The basic pathogenesis of ‘BiQiu’ is inadequate functioning of lung ‘Qi’ caused by external or internal pathogenic factors, often companied by the ‘Qi’ insufficiency of spleen and kidney. Therefore, the general treatment principle for ‘BiQiu’ is regulating the function of lung ‘Qi’, unblocking the meridians and replenishing the ‘Qi’ of spleen and kidney. In the fixed acupuncture treatment regimen, LI20 (Yingxiang), GB20 (Fengchi) and EX-HN3 (Yintang) can regulate the function of lung ‘Qi’ and unblocking the meridians; LI4 (Hegu) and ST36 (Zusanli) can replenish the ‘Qi’ of spleen. Because herbal moxibustion used herbs with properties of warming effect and also could stimulate meridians, the channel of ‘Qi’ flowing inside the body, they may exert the treatment effect similar to moxibustion. Such warming effect of herbal moxibustion can complement acupuncture, and therefore improve further the clinical treatment effectiveness.

The following acupuncture points are used for the treatment of ‘BiQiu’ (AR symptoms): bilateral LI20 (Yingxiang), GB20 (Fengchi), LI4 (Hegu), ST36 (Zusanli) and EX-HN3 (Yintang) (Table 1).

Acupoints

Location

Yingxiang (LI20)

At the midpoint laterals to the border of the ala nasi, in the nasolabial groove.

Fengchi (GB20)

Below the occiput, approximately midway between Fengfu (DU16) and Wangu (GB12), in the hollow between the origins of the sternomastoid and trapezius muscles.

Hegu (LI4)

On the dorsum of the hand, between the 1st and 2nd metacarpal bones, in the middle of the 2nd metacarpal bone on the radial side.

Zusanli (ST36)

Below the knee, 3 cun inferior to Dubi(ST35), one fingerbreadth lateral to the anterior crest of the tibia.

Yintang(EX-HN3)

At the forehead, at the midpoint between the two medial ends of the eyebrow.

Dazhui (GV14)

On the midline at the base of the neck, in the depression below the spinous process of the seventh cervical vertebra.

Feishu (BL13)

On the back, 1.5 cun lateral to the lower border of the spinous process of the 3rd thoracic vertebra.

Shenshu (BL23)

On the back, 1.5 cun lateral to the lower border of the spinous process of the 2nd lumbar vertebra.
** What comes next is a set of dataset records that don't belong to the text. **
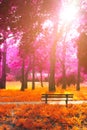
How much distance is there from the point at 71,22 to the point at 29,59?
524 inches

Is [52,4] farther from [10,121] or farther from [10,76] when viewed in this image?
[10,76]

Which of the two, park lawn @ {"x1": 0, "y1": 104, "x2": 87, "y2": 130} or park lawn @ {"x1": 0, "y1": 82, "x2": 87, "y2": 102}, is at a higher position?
park lawn @ {"x1": 0, "y1": 82, "x2": 87, "y2": 102}

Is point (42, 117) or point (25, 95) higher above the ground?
point (25, 95)

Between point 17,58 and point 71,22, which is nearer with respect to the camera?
point 71,22

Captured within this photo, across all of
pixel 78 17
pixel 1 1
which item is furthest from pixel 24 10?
pixel 78 17

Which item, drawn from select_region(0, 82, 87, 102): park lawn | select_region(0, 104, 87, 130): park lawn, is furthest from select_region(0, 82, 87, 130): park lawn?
select_region(0, 82, 87, 102): park lawn

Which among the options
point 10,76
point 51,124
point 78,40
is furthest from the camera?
point 10,76

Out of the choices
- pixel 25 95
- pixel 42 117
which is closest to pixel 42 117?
pixel 42 117

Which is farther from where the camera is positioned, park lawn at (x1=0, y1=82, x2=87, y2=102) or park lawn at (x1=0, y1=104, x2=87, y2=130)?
park lawn at (x1=0, y1=82, x2=87, y2=102)

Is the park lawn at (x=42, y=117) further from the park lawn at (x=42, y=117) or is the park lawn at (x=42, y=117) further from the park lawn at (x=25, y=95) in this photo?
the park lawn at (x=25, y=95)

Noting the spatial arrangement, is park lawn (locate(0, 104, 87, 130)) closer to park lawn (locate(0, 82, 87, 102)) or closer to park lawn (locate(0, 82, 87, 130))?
park lawn (locate(0, 82, 87, 130))

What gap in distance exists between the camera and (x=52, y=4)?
2728cm

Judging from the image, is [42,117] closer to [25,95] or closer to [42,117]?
[42,117]

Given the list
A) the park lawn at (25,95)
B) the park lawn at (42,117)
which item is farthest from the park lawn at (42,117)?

Table 1: Summary of the acupoints’ location.

‘Hua Tuo brand’ disposable sterile acupuncture filiform needles of the 0.25x25mm or 0.25x40mm specification will be used. After all sites of acupuncture points are carefully sterilised with 75% alcohol pad, the needles are inserted using the lifting-thrusting and twirling-rotating techniques, until ‘deqi’ (arrival of ‘Qi’) sensation is achieved at all acupuncture points. In Chinese medicine, Deqi means the acupuncture needle are modulating the movement of qi along the meridian. It can be felt by the person receiving acupuncture through perception of a complex sensations including heaviness, numbness, soreness, or distension (with The acupuncture practitioner can feel deqi through the feeling of tenseness around the needle. The needle stays inserted for 20 minutes for each session. The acupuncture treatment will be conducted 3 times per week for continuous 4 weeks. There is a total of 12 acupuncture treatment sessions during one month.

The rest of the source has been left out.